[Graph understanding data]
————————

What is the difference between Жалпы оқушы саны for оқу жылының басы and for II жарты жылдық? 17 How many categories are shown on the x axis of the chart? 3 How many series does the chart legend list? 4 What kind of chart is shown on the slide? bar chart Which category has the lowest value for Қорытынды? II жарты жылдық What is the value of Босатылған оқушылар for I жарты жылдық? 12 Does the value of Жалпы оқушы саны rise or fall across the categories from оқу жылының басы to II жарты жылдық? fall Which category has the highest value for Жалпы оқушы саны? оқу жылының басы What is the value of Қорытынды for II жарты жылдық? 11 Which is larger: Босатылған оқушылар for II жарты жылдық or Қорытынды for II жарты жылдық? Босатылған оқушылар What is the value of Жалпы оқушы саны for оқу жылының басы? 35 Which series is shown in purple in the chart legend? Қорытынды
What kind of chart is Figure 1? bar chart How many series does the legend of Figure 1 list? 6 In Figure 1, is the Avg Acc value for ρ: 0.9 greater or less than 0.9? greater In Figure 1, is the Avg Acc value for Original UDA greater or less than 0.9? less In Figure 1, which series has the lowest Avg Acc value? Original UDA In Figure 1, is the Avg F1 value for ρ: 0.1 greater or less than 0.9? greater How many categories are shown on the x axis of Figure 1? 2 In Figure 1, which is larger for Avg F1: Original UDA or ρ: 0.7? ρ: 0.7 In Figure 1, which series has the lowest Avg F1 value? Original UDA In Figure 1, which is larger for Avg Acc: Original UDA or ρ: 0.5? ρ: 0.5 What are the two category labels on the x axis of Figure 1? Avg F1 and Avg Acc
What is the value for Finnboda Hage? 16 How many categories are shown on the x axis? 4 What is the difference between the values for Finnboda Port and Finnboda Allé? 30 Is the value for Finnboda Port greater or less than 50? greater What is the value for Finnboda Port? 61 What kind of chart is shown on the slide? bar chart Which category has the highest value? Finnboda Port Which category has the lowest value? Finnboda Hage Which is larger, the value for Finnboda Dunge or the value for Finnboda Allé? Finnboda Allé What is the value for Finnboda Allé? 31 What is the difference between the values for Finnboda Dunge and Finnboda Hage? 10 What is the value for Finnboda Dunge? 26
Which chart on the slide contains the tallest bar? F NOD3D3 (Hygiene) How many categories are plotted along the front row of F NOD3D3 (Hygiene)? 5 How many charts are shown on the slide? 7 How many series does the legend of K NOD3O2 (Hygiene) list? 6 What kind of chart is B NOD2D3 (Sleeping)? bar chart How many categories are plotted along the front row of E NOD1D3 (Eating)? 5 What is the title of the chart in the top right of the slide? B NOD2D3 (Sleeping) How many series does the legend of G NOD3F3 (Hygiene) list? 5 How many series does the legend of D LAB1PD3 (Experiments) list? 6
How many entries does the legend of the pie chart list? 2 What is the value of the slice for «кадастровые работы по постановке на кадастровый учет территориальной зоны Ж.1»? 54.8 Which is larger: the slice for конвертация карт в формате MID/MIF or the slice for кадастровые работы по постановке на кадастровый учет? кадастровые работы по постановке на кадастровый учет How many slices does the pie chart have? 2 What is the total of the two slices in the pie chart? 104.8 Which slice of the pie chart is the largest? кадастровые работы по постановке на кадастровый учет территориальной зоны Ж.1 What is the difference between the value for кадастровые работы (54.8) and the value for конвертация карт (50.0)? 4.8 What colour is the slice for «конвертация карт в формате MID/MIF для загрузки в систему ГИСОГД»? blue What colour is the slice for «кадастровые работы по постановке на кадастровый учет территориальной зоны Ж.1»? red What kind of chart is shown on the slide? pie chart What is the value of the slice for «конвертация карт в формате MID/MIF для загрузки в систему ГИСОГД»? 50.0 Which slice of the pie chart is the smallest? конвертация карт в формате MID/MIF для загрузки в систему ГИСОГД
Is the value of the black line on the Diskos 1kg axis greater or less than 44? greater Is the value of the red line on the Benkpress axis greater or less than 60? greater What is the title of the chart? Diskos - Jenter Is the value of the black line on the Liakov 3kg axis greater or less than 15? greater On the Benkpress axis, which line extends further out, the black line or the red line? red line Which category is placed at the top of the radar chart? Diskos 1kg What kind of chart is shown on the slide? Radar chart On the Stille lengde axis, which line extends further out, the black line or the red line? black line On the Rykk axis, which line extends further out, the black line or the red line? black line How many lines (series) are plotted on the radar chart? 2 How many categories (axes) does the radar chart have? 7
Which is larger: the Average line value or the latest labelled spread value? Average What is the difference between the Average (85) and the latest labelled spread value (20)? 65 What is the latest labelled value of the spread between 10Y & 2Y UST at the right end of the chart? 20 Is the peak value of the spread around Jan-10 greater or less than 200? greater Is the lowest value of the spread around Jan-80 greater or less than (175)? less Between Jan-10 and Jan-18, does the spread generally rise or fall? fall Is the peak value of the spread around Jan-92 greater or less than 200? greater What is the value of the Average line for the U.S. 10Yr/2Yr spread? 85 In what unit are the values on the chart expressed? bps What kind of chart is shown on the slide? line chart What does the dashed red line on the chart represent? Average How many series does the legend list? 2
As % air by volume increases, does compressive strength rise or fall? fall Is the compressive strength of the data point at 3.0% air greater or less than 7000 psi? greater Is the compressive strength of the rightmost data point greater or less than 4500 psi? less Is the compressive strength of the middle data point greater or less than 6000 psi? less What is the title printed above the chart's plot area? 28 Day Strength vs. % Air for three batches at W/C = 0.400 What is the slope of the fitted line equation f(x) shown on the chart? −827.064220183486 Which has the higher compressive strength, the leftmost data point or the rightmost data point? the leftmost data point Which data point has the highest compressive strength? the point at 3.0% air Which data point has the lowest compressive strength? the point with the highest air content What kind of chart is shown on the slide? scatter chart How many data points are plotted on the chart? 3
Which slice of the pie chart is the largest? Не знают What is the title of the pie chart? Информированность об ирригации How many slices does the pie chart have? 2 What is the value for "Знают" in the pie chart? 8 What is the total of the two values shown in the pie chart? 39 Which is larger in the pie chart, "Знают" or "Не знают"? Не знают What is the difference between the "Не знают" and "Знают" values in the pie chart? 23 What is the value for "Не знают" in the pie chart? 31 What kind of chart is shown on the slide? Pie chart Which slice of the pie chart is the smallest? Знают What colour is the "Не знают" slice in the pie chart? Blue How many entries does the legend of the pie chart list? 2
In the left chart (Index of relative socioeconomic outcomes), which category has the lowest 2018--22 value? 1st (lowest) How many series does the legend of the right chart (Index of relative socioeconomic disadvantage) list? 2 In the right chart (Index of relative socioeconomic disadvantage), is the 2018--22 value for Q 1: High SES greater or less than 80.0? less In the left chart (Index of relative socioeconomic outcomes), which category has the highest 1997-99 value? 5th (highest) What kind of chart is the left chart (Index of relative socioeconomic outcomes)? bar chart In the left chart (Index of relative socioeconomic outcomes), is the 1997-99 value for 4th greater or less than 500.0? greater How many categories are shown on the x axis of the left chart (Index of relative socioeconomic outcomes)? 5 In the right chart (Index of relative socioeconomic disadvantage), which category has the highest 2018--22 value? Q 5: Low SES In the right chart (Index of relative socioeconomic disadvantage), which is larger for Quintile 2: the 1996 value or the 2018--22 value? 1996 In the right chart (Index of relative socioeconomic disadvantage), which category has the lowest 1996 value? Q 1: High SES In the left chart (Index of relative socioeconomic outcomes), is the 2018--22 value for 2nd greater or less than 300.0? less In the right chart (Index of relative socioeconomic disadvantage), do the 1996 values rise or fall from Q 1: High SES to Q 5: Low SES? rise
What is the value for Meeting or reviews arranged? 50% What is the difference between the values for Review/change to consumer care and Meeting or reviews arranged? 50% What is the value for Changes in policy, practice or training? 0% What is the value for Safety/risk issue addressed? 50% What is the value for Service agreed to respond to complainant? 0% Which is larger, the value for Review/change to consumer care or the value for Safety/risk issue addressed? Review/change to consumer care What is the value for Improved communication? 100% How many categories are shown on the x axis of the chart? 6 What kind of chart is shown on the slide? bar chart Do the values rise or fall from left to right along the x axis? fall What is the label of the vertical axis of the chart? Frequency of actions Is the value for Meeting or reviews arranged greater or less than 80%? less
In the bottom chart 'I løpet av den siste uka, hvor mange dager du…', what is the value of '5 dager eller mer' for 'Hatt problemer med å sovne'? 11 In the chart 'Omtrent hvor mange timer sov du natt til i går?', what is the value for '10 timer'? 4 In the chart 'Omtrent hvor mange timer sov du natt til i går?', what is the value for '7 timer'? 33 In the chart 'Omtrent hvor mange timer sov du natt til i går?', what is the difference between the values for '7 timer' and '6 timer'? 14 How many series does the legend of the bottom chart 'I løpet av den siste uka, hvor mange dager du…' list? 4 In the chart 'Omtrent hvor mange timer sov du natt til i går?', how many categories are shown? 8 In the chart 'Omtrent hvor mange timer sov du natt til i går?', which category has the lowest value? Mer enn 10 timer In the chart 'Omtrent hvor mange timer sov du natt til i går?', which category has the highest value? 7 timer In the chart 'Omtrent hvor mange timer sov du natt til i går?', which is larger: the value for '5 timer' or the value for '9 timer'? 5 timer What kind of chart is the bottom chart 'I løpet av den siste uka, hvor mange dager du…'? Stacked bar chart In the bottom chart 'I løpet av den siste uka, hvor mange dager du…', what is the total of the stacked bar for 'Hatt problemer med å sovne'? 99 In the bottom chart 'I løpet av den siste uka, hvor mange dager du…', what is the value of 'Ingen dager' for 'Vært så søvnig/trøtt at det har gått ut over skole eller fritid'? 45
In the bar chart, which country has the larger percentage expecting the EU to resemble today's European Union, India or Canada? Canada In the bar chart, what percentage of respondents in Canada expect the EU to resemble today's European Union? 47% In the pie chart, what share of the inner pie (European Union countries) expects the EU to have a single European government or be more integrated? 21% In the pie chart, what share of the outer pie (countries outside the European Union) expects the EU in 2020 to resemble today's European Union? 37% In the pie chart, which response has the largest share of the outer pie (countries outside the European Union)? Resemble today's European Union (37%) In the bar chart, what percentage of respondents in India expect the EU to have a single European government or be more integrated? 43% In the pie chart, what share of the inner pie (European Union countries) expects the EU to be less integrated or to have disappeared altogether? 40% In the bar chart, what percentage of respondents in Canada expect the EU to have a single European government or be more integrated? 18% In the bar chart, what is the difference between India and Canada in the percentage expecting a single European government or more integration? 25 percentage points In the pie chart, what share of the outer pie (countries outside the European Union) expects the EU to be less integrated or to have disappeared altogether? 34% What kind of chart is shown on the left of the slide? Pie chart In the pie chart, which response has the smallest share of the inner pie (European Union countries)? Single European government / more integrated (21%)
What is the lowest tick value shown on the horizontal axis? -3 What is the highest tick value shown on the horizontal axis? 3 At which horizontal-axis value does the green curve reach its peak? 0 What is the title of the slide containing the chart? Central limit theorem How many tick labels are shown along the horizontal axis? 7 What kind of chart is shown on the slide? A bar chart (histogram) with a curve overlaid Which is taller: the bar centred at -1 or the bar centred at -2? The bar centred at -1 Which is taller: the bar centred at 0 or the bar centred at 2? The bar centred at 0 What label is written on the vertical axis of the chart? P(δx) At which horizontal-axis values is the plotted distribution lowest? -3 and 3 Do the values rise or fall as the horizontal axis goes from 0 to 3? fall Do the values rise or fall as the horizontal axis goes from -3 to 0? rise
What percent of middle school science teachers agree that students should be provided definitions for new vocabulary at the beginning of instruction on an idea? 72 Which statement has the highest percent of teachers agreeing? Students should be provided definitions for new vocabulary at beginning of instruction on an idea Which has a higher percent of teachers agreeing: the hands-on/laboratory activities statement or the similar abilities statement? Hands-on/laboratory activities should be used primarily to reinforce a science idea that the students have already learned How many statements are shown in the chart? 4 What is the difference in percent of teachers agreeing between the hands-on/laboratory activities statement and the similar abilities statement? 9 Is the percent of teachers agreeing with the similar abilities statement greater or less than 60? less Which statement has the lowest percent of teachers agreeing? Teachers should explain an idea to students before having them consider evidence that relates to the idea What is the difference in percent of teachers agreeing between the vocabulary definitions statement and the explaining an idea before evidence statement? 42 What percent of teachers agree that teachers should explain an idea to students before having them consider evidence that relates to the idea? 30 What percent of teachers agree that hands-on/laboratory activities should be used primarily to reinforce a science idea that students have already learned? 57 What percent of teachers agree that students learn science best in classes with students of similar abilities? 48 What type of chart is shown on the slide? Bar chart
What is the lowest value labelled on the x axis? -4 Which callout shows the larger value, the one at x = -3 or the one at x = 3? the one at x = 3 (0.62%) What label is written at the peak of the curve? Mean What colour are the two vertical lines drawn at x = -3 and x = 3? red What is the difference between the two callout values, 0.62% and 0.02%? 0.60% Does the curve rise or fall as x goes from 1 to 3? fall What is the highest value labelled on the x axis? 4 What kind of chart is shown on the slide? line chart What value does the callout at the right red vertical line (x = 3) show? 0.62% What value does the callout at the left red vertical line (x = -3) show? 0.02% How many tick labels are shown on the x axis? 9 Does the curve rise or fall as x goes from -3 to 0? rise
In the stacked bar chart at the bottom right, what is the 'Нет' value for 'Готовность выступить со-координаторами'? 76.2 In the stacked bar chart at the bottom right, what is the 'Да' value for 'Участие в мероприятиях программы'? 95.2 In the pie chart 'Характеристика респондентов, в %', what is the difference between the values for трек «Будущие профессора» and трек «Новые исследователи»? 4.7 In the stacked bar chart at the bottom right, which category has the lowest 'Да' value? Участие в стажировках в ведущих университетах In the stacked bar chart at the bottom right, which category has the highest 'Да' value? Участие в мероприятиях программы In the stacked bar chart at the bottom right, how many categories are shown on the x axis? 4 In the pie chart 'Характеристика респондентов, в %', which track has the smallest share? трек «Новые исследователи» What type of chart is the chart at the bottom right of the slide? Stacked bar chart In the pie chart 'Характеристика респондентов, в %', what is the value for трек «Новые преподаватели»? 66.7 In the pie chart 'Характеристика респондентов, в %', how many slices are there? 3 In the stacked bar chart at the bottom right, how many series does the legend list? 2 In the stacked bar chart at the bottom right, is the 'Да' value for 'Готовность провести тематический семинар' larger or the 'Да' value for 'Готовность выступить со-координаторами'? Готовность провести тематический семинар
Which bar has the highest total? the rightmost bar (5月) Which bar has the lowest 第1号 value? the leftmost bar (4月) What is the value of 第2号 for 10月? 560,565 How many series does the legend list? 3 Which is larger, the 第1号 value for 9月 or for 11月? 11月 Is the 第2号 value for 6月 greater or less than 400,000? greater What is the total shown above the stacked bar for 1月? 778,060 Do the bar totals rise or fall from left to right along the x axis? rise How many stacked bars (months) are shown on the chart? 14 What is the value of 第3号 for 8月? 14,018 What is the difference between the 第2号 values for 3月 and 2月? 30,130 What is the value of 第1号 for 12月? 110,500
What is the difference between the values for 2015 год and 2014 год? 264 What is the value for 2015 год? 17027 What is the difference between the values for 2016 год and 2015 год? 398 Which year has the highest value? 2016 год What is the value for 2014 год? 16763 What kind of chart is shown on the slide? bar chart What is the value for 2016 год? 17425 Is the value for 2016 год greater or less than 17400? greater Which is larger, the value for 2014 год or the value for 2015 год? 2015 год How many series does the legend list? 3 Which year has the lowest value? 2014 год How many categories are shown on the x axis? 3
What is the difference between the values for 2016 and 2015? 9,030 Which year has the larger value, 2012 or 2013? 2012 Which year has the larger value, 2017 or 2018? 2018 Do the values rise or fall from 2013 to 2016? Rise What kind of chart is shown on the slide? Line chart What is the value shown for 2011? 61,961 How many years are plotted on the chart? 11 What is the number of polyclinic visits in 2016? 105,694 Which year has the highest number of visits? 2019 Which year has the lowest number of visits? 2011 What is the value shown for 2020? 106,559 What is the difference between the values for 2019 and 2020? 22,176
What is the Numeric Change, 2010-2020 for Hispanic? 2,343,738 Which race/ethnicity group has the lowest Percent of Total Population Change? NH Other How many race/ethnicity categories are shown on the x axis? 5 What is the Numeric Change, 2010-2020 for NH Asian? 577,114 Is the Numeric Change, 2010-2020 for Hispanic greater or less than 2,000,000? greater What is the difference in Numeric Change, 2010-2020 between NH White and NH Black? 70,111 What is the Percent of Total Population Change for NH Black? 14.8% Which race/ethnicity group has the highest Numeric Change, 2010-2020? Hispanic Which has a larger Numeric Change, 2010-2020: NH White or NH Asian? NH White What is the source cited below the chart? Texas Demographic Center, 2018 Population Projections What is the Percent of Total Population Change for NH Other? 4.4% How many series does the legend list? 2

————————

▶ [Written task]: Please switch "x axis" to "horizontal axis" and write out the listing again, beginning at its first line and stopping after the line that contains "What kind of chart is Figure". Leave everything else unchanged.

▶ [Written answer]:
What is the difference between Жалпы оқушы саны for оқу жылының басы and for II жарты жылдық? 17 How many categories are shown on the horizontal axis of the chart? 3 How many series does the chart legend list? 4 What kind of chart is shown on the slide? bar chart Which category has the lowest value for Қорытынды? II жарты жылдық What is the value of Босатылған оқушылар for I жарты жылдық? 12 Does the value of Жалпы оқушы саны rise or fall across the categories from оқу жылының басы to II жарты жылдық? fall Which category has the highest value for Жалпы оқушы саны? оқу жылының басы What is the value of Қорытынды for II жарты жылдық? 11 Which is larger: Босатылған оқушылар for II жарты жылдық or Қорытынды for II жарты жылдық? Босатылған оқушылар What is the value of Жалпы оқушы саны for оқу жылының басы? 35 Which series is shown in purple in the chart legend? Қорытынды
What kind of chart is Figure 1? bar chart How many series does the legend of Figure 1 list? 6 In Figure 1, is the Avg Acc value for ρ: 0.9 greater or less than 0.9? greater In Figure 1, is the Avg Acc value for Original UDA greater or less than 0.9? less In Figure 1, which series has the lowest Avg Acc value? Original UDA In Figure 1, is the Avg F1 value for ρ: 0.1 greater or less than 0.9? greater How many categories are shown on the horizontal axis of Figure 1? 2 In Figure 1, which is larger for Avg F1: Original UDA or ρ: 0.7? ρ: 0.7 In Figure 1, which series has the lowest Avg F1 value? Original UDA In Figure 1, which is larger for Avg Acc: Original UDA or ρ: 0.5? ρ: 0.5 What are the two category labels on the horizontal axis of Figure 1? Avg F1 and Avg Acc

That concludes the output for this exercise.